The local structural and tectonic conditions in the siting regions differ considerably in detail. In Südranden, the investigations in Stage 2 confirmed that the overburden has undergone relatively little tectonic disturbance; the same applies for the Zürich Nordost region. The southern part of this siting region is located above the northern boundary zone of the Permo-Carboniferous Trough of Northern Switzerland which was reactivated in post-Palaeozoic times and, according to the 3D seismic analysis, has less favourable structural geological properties. When optimising the disposal perimeter for the safety-based comparison this part of the siting region is identified as a tectonic zone to be avoided. For the Nördlich Lägern siting region, the explorations in Stage 2 showed a stronger influence of regional fault zones, particularly in the western part of the region. The northern part of the siting region is located above the northern boundary zone of the Permo-Carboniferous Trough of Northern Switzerland which was reactivated in post-Palaeozoic times. Similarly to the situation for Zürich Nordost, it is designated as a tectonic zone to be avoided. The Jura Ost siting region is affected by regional tectonic elements only in its outermost marginal areas and the current interpretation of the seismic profiles shows only slight disturbance. In contrast, the influence of regional fault zones is more clearly recognisable in the Jura-Südfuss siting region than previously assumed. In addition, there is also a comparatively more pronounced small-scale tectonic overprinting in this region. In Wellenberg, cored boreholes show a higher density of small-scale fault zones compared with the siting regions in Northern Switzerland. These cannot be recorded systematically because of the difficulties with exploring this region using reflection seismics.

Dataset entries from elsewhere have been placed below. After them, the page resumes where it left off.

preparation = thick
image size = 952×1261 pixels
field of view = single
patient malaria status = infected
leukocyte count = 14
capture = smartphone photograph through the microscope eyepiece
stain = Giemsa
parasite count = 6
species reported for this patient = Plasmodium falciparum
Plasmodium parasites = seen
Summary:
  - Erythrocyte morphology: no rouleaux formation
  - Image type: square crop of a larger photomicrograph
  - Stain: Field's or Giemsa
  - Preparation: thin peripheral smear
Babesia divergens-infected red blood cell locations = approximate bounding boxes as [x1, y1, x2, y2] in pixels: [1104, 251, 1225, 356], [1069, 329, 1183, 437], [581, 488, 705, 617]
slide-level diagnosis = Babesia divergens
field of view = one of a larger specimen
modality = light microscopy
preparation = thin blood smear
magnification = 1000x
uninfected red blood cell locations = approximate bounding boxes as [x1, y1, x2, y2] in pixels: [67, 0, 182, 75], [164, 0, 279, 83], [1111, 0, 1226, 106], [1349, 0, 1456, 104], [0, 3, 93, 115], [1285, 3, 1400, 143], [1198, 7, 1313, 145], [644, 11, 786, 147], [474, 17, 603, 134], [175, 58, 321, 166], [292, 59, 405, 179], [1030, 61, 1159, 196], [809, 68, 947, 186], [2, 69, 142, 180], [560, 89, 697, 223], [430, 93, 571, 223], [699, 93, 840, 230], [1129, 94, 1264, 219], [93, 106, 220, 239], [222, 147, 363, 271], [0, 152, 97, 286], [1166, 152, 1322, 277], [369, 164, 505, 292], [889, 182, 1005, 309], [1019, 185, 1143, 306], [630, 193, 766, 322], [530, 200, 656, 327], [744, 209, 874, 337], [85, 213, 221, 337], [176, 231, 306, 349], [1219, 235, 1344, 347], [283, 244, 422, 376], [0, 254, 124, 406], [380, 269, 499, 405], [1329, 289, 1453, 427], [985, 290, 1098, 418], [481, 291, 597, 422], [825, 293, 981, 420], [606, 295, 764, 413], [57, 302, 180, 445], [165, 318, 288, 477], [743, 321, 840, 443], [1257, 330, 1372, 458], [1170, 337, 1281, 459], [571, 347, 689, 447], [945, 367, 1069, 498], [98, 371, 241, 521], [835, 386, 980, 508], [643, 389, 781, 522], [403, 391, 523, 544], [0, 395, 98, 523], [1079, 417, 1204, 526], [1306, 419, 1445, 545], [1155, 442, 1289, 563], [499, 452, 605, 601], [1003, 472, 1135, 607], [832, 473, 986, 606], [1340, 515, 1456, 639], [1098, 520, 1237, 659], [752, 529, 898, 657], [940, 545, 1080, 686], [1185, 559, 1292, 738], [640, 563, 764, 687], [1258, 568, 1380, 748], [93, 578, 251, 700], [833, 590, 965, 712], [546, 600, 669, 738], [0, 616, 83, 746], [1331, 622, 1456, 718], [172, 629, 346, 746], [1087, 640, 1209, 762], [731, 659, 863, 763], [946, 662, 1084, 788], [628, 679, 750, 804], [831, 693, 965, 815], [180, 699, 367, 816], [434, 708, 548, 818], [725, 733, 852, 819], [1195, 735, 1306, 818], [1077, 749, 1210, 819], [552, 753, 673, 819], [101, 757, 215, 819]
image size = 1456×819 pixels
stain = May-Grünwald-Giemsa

To characterise the geological conditions in the siting regions, the geological models for the regions in Northern Switzerland were updated compared to Stage 1, taking into account all available data. An updated 3D geological model was also prepared for Wellenberg. For the siting regions in Northern Switzerland, there is a significant change in the depth of the relevant geological horizons compared to Stage 1 in some cases, even taking into account methodological uncertainties. The base of the Opalinus Clay which can serve as regional reference horizon is significantly shallower in Südranden and, in the Nördlich Lägern region, mainly in the western part, significantly deeper than previously assumed. Depth maps were also used to prepare thickness maps for the host rocks. These are based mainly on seismic data and contain greater uncertainties compared to information from boreholes. Nevertheless, they confirm the indications from boreholes concerning the regional bandwidth of the stratigraphic host rock thicknesses.